Frog galvanoscope

From Wikipedia, the free encyclopedia
Jump to navigation Jump to search
Frog's-leg galvanoscope

The frog galvanoscope was a sensitive electrical instrument used to detect voltage[1] in the late eighteenth and nineteenth centuries. It consists of skinned frog's leg with electrical connections to a nerve. The instrument was invented by Luigi Galvani and improved by Carlo Matteucci.

The frog galvanoscope, and other experiments with frogs played a part in the dispute between Galvani and Alessandro Volta over the nature of electricity. The instrument is extremely sensitive and continued to be used well into the nineteenth century, even after electromechanical meters came into use.

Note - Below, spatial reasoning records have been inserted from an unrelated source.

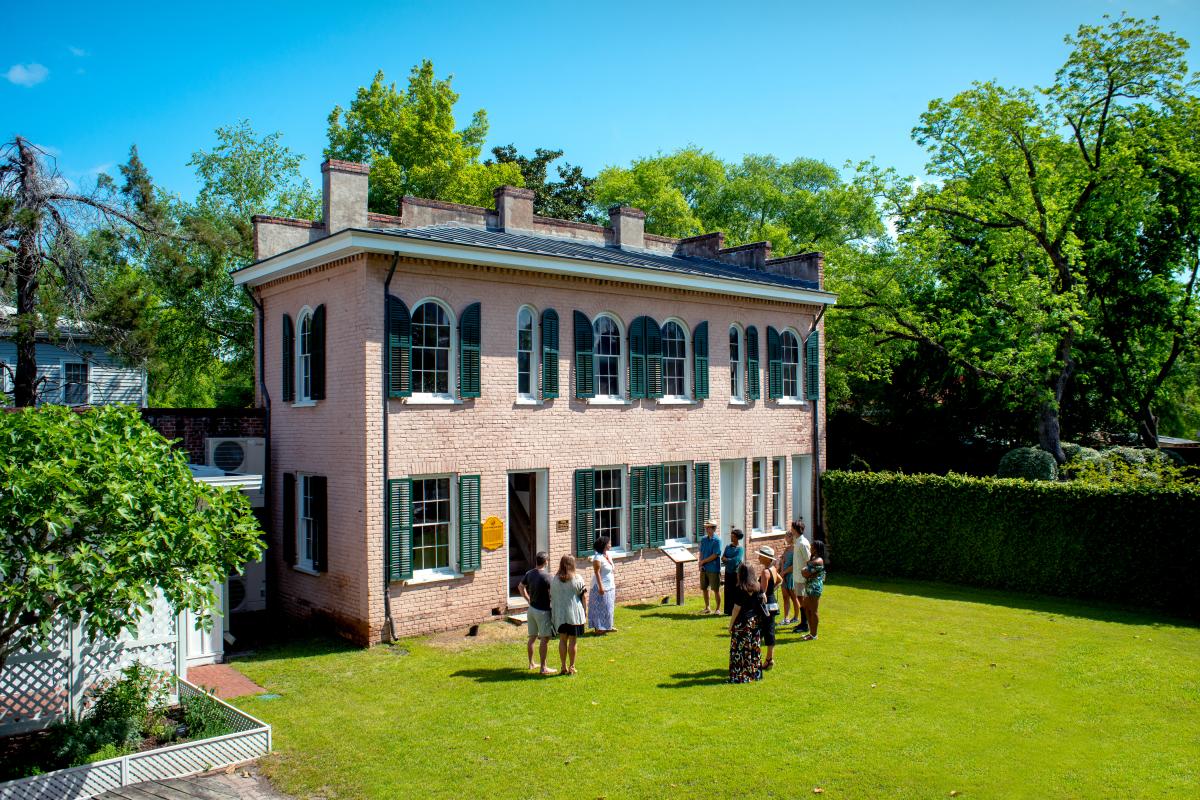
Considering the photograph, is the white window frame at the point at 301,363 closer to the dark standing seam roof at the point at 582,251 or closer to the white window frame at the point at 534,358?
the dark standing seam roof at the point at 582,251

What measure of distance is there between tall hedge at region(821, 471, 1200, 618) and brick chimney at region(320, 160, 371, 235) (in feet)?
45.3

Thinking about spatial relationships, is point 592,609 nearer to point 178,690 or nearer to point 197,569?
point 178,690

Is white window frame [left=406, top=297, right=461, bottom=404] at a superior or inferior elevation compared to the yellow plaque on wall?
superior

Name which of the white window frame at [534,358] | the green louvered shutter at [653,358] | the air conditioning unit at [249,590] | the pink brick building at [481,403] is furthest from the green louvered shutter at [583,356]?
the air conditioning unit at [249,590]

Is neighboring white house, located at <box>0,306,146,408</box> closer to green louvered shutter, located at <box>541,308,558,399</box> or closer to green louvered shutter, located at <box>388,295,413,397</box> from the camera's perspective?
green louvered shutter, located at <box>388,295,413,397</box>

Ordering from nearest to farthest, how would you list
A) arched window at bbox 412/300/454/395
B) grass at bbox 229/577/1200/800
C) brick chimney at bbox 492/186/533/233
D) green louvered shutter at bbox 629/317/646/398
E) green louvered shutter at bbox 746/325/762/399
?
grass at bbox 229/577/1200/800
arched window at bbox 412/300/454/395
green louvered shutter at bbox 629/317/646/398
brick chimney at bbox 492/186/533/233
green louvered shutter at bbox 746/325/762/399

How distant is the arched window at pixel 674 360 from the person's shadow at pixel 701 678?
7873 millimetres

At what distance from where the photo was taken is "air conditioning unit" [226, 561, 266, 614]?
17656 mm

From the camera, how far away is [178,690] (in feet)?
37.4

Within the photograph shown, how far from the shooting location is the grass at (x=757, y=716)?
30.2 feet

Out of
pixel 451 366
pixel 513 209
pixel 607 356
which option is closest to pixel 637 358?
pixel 607 356

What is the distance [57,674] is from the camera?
10.3 m

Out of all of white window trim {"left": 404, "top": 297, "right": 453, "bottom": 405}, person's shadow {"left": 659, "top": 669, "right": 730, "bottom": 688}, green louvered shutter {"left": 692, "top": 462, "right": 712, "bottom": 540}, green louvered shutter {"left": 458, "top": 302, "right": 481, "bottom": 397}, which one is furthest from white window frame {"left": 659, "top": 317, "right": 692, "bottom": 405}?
person's shadow {"left": 659, "top": 669, "right": 730, "bottom": 688}

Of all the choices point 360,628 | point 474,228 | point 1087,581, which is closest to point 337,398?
point 360,628
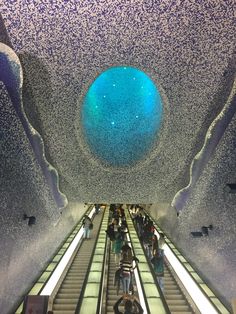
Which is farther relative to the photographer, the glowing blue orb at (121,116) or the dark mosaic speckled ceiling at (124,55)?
the glowing blue orb at (121,116)

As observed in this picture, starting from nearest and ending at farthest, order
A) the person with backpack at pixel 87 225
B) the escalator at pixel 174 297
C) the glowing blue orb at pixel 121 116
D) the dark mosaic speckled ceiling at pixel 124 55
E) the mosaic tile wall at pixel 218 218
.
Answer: the dark mosaic speckled ceiling at pixel 124 55, the mosaic tile wall at pixel 218 218, the escalator at pixel 174 297, the glowing blue orb at pixel 121 116, the person with backpack at pixel 87 225

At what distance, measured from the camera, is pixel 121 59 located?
4953 mm

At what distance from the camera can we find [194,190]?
722cm

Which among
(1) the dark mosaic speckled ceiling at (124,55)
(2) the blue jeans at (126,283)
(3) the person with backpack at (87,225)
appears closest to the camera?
(1) the dark mosaic speckled ceiling at (124,55)

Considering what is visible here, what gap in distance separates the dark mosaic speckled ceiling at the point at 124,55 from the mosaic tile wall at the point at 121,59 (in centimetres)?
1

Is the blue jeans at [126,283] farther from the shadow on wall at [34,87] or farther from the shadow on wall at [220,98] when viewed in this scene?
the shadow on wall at [34,87]

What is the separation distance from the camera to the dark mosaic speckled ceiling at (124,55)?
4.20 metres

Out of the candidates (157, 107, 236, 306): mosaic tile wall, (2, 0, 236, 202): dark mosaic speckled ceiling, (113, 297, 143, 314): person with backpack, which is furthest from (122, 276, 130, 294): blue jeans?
(2, 0, 236, 202): dark mosaic speckled ceiling

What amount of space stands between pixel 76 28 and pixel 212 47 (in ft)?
6.31

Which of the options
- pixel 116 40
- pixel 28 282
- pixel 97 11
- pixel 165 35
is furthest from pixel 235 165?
pixel 28 282

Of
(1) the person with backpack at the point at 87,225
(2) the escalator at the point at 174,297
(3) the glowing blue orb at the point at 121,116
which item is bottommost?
(2) the escalator at the point at 174,297

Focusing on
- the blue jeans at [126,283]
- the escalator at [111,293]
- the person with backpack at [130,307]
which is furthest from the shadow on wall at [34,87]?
the escalator at [111,293]

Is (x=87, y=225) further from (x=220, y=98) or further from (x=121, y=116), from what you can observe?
(x=220, y=98)

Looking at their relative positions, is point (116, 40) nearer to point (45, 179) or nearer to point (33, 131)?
point (33, 131)
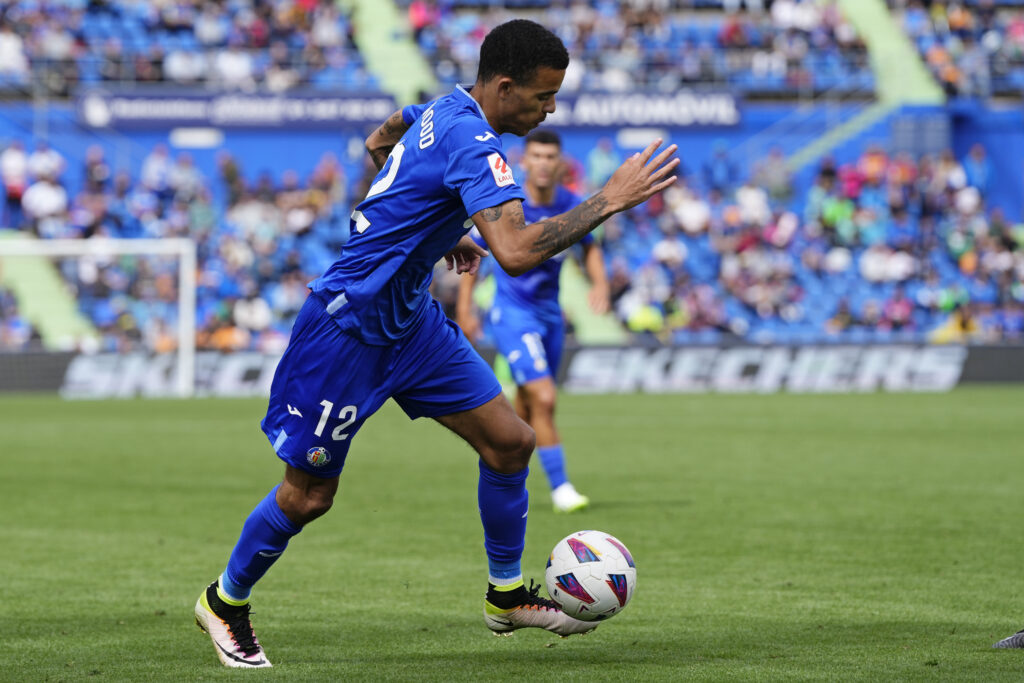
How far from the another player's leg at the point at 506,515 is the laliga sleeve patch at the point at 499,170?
1033 millimetres

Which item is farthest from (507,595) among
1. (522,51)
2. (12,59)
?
(12,59)

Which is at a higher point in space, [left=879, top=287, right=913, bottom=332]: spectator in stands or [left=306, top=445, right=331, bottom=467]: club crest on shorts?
[left=306, top=445, right=331, bottom=467]: club crest on shorts

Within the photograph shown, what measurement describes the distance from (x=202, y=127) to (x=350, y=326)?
87.4ft

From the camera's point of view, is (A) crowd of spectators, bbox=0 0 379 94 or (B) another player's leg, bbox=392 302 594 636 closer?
(B) another player's leg, bbox=392 302 594 636

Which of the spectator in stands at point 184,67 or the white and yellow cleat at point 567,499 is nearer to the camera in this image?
the white and yellow cleat at point 567,499

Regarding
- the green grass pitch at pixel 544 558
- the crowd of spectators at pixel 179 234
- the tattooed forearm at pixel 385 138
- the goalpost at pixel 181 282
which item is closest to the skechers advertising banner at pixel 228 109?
the crowd of spectators at pixel 179 234

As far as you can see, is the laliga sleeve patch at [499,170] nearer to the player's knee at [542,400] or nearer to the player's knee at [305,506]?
the player's knee at [305,506]

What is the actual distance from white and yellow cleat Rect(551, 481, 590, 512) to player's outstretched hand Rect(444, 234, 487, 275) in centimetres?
433

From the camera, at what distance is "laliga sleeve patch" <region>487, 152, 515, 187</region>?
5004 mm

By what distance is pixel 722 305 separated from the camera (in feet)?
93.1

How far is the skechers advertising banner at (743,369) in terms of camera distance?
25484 millimetres

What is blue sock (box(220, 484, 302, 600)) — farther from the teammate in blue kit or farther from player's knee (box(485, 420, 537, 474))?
the teammate in blue kit

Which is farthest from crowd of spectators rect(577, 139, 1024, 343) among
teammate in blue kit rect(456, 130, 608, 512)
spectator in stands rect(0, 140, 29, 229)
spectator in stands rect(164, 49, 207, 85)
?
teammate in blue kit rect(456, 130, 608, 512)

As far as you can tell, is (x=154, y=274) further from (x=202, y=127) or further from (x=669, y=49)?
(x=669, y=49)
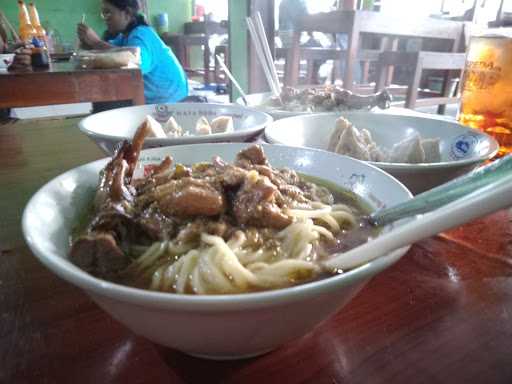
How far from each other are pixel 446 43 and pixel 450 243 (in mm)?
5854

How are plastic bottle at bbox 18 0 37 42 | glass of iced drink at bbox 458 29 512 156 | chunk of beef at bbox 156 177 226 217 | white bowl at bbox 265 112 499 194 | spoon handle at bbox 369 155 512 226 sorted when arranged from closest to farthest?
spoon handle at bbox 369 155 512 226 → chunk of beef at bbox 156 177 226 217 → white bowl at bbox 265 112 499 194 → glass of iced drink at bbox 458 29 512 156 → plastic bottle at bbox 18 0 37 42

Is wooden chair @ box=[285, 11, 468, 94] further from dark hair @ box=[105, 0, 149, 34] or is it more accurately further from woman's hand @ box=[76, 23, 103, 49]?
woman's hand @ box=[76, 23, 103, 49]

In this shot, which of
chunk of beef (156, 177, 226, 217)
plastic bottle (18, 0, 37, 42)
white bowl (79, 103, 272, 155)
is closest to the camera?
Answer: chunk of beef (156, 177, 226, 217)

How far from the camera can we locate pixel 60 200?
2.55 ft

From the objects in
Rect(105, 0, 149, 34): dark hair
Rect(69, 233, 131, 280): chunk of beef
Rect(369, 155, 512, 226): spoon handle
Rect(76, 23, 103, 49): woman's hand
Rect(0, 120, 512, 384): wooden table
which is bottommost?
Rect(0, 120, 512, 384): wooden table

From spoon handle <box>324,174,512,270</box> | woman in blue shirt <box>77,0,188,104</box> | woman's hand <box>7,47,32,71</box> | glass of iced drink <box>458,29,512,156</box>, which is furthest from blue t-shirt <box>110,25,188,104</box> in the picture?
spoon handle <box>324,174,512,270</box>

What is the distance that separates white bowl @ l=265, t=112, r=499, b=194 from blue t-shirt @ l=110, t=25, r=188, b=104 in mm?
3347

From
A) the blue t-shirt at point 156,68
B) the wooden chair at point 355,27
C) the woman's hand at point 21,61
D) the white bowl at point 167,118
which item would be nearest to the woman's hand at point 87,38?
the blue t-shirt at point 156,68

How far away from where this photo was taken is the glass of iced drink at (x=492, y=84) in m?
1.39

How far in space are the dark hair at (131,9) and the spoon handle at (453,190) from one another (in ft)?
15.1

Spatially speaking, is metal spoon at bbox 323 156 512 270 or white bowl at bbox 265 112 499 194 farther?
white bowl at bbox 265 112 499 194

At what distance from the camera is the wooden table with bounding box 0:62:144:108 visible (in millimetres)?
3047

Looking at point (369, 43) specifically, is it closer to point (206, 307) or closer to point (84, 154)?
point (84, 154)

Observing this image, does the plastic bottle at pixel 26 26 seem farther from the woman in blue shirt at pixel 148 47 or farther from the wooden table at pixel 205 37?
the wooden table at pixel 205 37
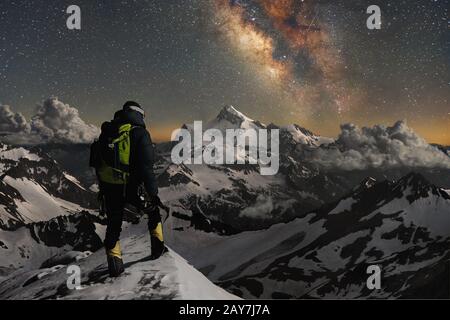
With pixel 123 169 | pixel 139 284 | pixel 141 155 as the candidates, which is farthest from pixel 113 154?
pixel 139 284

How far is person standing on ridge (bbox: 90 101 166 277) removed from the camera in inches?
418

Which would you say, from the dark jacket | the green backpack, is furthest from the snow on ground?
the green backpack

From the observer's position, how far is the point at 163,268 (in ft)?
38.5

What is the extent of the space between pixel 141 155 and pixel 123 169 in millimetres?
544

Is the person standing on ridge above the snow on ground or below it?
above

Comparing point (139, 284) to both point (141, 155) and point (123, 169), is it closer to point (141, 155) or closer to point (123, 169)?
point (123, 169)

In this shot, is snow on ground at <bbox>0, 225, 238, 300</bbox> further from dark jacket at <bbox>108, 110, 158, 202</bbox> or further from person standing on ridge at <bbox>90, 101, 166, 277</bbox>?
dark jacket at <bbox>108, 110, 158, 202</bbox>

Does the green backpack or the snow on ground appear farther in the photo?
A: the green backpack

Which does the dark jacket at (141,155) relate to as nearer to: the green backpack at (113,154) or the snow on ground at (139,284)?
the green backpack at (113,154)

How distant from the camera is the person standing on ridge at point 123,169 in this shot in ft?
34.9

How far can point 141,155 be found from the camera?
417 inches

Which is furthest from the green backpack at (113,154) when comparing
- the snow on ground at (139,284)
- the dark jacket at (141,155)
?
the snow on ground at (139,284)
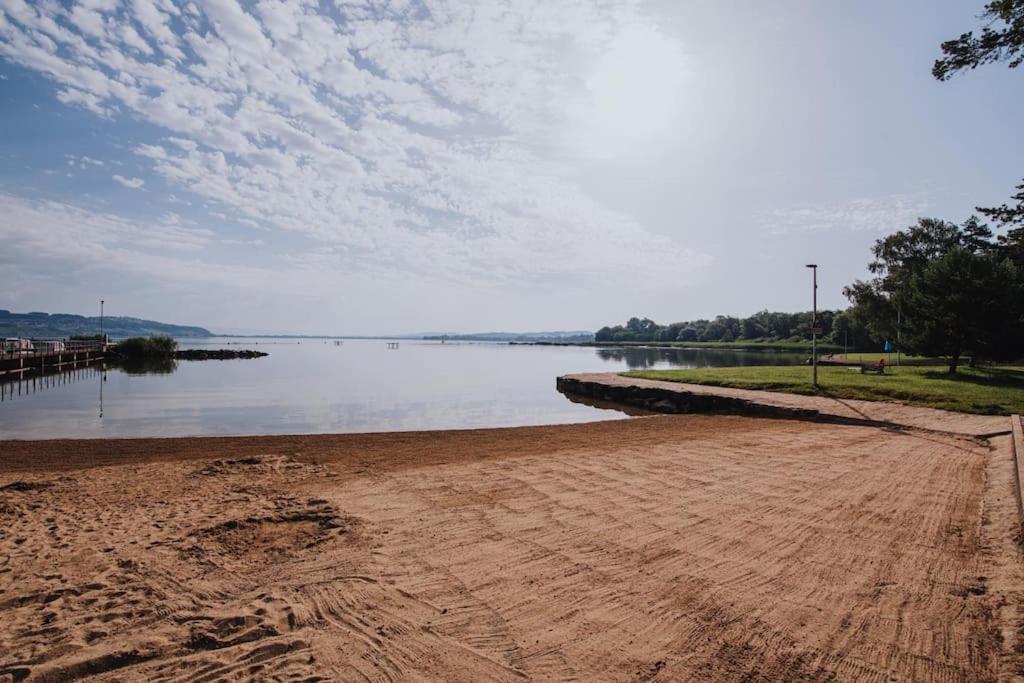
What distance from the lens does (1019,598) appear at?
4.47 meters

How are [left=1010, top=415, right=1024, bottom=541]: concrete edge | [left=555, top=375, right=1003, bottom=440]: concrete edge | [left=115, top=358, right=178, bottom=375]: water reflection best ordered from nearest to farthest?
[left=1010, top=415, right=1024, bottom=541]: concrete edge → [left=555, top=375, right=1003, bottom=440]: concrete edge → [left=115, top=358, right=178, bottom=375]: water reflection

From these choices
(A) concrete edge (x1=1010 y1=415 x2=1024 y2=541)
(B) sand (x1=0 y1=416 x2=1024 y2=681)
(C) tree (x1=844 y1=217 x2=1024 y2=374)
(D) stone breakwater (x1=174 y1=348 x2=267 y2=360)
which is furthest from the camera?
(D) stone breakwater (x1=174 y1=348 x2=267 y2=360)

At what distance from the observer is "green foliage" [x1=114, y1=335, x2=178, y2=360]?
64438 millimetres

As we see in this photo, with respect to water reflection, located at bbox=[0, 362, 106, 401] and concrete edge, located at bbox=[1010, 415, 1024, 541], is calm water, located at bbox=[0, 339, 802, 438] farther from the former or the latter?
concrete edge, located at bbox=[1010, 415, 1024, 541]

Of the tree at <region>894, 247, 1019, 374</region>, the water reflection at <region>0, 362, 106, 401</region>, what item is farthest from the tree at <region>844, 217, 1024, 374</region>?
the water reflection at <region>0, 362, 106, 401</region>

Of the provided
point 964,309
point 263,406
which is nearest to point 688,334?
point 964,309

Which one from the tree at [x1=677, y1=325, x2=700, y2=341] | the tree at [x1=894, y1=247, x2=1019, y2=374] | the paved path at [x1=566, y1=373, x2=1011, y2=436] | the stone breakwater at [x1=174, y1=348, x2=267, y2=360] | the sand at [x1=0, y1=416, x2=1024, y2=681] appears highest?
the tree at [x1=677, y1=325, x2=700, y2=341]

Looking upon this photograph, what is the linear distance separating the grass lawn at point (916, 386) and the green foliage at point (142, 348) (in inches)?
2600

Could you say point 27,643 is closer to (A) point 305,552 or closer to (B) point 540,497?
(A) point 305,552

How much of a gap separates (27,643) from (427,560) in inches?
124

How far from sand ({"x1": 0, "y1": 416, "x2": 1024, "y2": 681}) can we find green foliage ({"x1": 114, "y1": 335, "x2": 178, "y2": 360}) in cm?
6681

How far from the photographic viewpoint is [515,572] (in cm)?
515

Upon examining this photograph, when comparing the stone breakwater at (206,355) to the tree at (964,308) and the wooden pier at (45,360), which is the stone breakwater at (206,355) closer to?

Synonyms for this device include galvanoscopic frog, frog's leg galvanoscope, frog galvanometer, rheoscopic frog, and frog electroscope. The device is properly called a galvanoscope rather than galvanometer since the latter implies accurate measurement whereas a galvanoscope only gives an indication.[2] In modern usage a galvanometer is a sensitive laboratory instrument for measuring current, not voltage. Everyday current meters for use in the field are called ammeters.[3] A similar distinction can be made between electroscopes, electrometers, and voltmeters for voltage measurements.


Frogs were a popular subject of experiment in the laboratories of early scientists. They are small, easily handled, and there is a ready supply. Marcello Malpighi, for instance, used frogs in his study of lungs in the seventeenth century. Frogs were particularly suitable for the study of muscle activity. Especially in the legs, the muscle contractions are readily observed and the nerves are easily dissected out. Another desirable feature for scientists was that these contractions continued after death for a considerable time. Also in the seventeenth century, Leopoldo Caldani and Felice Fontana subjected frogs to electric shocks to test Albrecht von Haller's irritability theory.[4]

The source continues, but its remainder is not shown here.